More likely your health care facility wants to enjoy the savings associated with obsolete & low-end hardware.

Is your org Windows or Mac-based? I still see cheapest laptops with optical drives.

If there is no legal reason to replace decade(s) old systems and is air gap from the public web then...
 
Best (so-far) computer that I ever owned. Used it as my main and only computer from 2012 to mid 2020.

We'll see if my M1 Air holds out that long. I hope so!
I went through four versions of this from 2009 until the last (mid 2012 version) that I bought in 2016 and used until summer 2023, finally replacing it with an M2 Pro. The ability to swap out the data drive and RAM were what made it worth keeping going with; plus it was basically bulletproof.

And the battery-life-indicator button with lights on the side were so useful. Why don‘t we have that anymore? I can think of no valid reason for its elimination.
 
I have a 2012 13" MacBook Pro that I originally used as my main desktop running Mac OS X which was connected to an external 30" monitor for many years. During this time I upgraded the memory to 16GB, replaced the included HD with a SSD, and replaced the battery when it started expanding ($33 for the battery). All of this I was able to do myself easily and the reason I specifically bought this version of the MacBook was because of its upgradability.

I eventually got a new desktop after a Mac OS X update started turning my external display off and on randomly and nothing I could do including reporting the OS bug or taking it to the Apple store for repair would fix the issue. It was not a hardware issue because I tried running Windows on it, and didn't have that issue at all. I was looking into buying a Mac Mini as a new desktop, but at that time the Intel NUC8 (Hades Canyon) offered so much more (including upgradability), which is what I decided to buy (I like Mini Systems) and still my main desktop till today.
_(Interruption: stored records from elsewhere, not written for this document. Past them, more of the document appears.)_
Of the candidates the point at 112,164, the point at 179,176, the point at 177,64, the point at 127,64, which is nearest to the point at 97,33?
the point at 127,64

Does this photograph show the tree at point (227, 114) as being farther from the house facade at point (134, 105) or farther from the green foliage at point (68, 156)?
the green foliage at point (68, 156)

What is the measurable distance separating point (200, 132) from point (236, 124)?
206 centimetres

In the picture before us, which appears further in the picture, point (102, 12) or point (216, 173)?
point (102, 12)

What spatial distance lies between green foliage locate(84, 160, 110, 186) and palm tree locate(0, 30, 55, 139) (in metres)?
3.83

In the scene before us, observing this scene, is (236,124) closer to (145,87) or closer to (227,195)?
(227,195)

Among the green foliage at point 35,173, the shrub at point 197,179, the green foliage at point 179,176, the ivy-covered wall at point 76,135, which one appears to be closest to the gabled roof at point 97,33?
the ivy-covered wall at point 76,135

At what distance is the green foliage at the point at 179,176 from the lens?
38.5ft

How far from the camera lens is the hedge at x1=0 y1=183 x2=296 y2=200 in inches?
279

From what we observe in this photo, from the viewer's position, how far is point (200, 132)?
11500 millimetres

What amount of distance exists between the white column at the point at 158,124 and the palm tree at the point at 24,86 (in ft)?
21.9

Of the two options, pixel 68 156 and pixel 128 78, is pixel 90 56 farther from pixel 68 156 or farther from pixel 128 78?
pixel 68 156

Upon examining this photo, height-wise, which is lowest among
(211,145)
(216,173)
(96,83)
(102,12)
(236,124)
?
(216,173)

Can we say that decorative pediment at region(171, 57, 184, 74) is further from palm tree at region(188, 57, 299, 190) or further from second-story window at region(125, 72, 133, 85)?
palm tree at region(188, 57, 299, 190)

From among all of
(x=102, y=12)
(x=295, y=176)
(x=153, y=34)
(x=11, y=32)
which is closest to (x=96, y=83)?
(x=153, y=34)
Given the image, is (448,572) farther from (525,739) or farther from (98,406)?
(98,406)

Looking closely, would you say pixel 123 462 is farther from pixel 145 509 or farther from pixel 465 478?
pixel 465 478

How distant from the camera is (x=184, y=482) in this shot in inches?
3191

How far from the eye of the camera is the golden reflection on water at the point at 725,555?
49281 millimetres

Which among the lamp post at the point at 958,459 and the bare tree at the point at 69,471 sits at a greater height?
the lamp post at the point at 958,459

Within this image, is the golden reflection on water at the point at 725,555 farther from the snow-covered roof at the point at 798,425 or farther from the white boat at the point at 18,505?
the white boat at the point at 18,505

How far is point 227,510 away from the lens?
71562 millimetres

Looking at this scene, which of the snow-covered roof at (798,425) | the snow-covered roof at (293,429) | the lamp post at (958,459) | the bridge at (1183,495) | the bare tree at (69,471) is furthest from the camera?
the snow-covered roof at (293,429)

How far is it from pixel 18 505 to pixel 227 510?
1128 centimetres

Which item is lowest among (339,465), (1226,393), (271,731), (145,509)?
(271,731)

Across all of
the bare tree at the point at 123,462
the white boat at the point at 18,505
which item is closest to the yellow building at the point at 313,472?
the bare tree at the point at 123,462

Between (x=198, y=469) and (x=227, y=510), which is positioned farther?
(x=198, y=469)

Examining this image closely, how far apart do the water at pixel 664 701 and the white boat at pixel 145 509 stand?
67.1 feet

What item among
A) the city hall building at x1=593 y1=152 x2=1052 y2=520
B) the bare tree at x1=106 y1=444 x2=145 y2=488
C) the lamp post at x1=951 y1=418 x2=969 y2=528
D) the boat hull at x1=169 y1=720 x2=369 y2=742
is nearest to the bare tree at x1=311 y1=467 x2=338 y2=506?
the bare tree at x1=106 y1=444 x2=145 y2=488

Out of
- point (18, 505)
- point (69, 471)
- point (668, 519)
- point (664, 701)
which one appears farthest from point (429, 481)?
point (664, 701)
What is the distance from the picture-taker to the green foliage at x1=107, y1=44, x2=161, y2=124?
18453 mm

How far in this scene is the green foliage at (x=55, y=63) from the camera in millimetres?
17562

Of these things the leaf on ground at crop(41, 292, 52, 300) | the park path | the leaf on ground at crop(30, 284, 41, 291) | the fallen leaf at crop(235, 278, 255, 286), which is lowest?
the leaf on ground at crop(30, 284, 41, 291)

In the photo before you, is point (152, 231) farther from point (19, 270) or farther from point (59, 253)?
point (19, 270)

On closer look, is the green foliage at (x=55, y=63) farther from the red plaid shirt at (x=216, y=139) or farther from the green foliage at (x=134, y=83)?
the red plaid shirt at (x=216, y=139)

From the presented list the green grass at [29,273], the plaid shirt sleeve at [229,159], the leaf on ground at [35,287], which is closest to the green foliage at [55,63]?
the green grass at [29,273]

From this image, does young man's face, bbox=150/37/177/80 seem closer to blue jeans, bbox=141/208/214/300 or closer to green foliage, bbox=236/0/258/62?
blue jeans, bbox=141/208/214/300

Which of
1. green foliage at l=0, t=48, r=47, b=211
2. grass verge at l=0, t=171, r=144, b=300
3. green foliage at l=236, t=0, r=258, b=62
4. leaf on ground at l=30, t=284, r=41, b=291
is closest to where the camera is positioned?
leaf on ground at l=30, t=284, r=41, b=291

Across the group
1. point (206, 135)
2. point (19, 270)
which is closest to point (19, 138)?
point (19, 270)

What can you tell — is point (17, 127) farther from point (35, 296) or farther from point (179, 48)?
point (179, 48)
I converted the role of the 2012 MacBook to being a server running Windows, and connected two 4-slot drive enclosures to each of the USB3 ports with HDDs for storage. The 2012 MacBook is powerful enough for the server role it fulfills. It has been running 24/7 for 5 years now, and never crashes nor complains. I have been so surprised how reliable this laptop has been and it has served several roles over the 10 years I have owned it, and will continue to do so. So I add to what everyone is saying, this is one of the best built Apple laptops built, with the added benefit of upgradability.